------ Extracted material ------

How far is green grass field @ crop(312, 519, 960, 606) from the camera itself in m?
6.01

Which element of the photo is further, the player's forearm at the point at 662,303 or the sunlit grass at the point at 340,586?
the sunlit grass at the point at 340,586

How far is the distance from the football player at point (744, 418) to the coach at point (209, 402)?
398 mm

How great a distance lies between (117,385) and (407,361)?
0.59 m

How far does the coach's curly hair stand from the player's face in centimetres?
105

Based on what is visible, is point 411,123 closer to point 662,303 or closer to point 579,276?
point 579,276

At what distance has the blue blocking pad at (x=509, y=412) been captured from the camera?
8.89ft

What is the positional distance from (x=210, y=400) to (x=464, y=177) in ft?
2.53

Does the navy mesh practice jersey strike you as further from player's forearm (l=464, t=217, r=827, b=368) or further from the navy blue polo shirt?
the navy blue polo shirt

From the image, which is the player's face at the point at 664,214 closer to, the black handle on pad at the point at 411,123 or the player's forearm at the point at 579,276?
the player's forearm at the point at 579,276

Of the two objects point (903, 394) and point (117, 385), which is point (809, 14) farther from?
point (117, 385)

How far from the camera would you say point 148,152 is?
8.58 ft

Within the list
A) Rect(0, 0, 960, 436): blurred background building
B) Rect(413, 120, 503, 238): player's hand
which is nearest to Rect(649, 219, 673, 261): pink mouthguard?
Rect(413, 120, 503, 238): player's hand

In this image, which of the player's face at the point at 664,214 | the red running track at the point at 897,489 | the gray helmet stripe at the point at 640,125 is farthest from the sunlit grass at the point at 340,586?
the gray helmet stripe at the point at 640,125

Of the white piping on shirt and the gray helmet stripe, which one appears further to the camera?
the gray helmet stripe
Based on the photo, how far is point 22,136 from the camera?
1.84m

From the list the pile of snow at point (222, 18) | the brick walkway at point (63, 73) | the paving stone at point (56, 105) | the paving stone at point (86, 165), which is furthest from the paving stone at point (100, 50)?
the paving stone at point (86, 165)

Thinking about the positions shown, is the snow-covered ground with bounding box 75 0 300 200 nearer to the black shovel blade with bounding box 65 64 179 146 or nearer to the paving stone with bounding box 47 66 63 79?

------

Return all of the rows above verbatim, line for line, with nothing changed or left out.

• Exercise output:
How far is green grass field @ crop(312, 519, 960, 606) from the camera itself in m?
6.01

Which element of the photo is further, the player's forearm at the point at 662,303 or the sunlit grass at the point at 340,586?
the sunlit grass at the point at 340,586

How far is the distance from the football player at point (744, 418) to the coach at point (209, 402)?
398 mm

How great a distance lies between (117,385) and (407,361)?
0.59 m

How far does the coach's curly hair stand from the player's face in centimetres?
105

Based on what is visible, is point 411,123 closer to point 662,303 or closer to point 579,276?
point 579,276

At what distance has the blue blocking pad at (x=509, y=412) been captured from the camera?
8.89ft

What is the positional distance from (x=210, y=400) to (x=464, y=177) in ft?
2.53

Does the navy mesh practice jersey strike you as further from player's forearm (l=464, t=217, r=827, b=368) or further from the navy blue polo shirt?
the navy blue polo shirt

From the image, which is the player's face at the point at 664,214 closer to, the black handle on pad at the point at 411,123 or the player's forearm at the point at 579,276?
the player's forearm at the point at 579,276

Of the two objects point (903, 394) and point (117, 385), which is point (809, 14) farther from?
point (117, 385)

How far from the camera would you say point 148,152 is?
8.58 ft

Within the list
A) Rect(0, 0, 960, 436): blurred background building
B) Rect(413, 120, 503, 238): player's hand
which is nearest to Rect(649, 219, 673, 261): pink mouthguard?
Rect(413, 120, 503, 238): player's hand

In this image, which of the player's face at the point at 664,214 | the red running track at the point at 897,489 | the gray helmet stripe at the point at 640,125 is farthest from the sunlit grass at the point at 340,586?
the gray helmet stripe at the point at 640,125

Of the white piping on shirt and the gray helmet stripe, which one appears further to the camera?
the gray helmet stripe
Based on the photo, how far is point 22,136 from the camera?
1.84m

From the list the pile of snow at point (222, 18) | the brick walkway at point (63, 73) | the paving stone at point (56, 105) | the paving stone at point (86, 165), which is furthest from the paving stone at point (100, 50)?
the paving stone at point (86, 165)

Thinking about the positions shown, is the snow-covered ground with bounding box 75 0 300 200 nearer to the black shovel blade with bounding box 65 64 179 146 or nearer to the paving stone with bounding box 47 66 63 79?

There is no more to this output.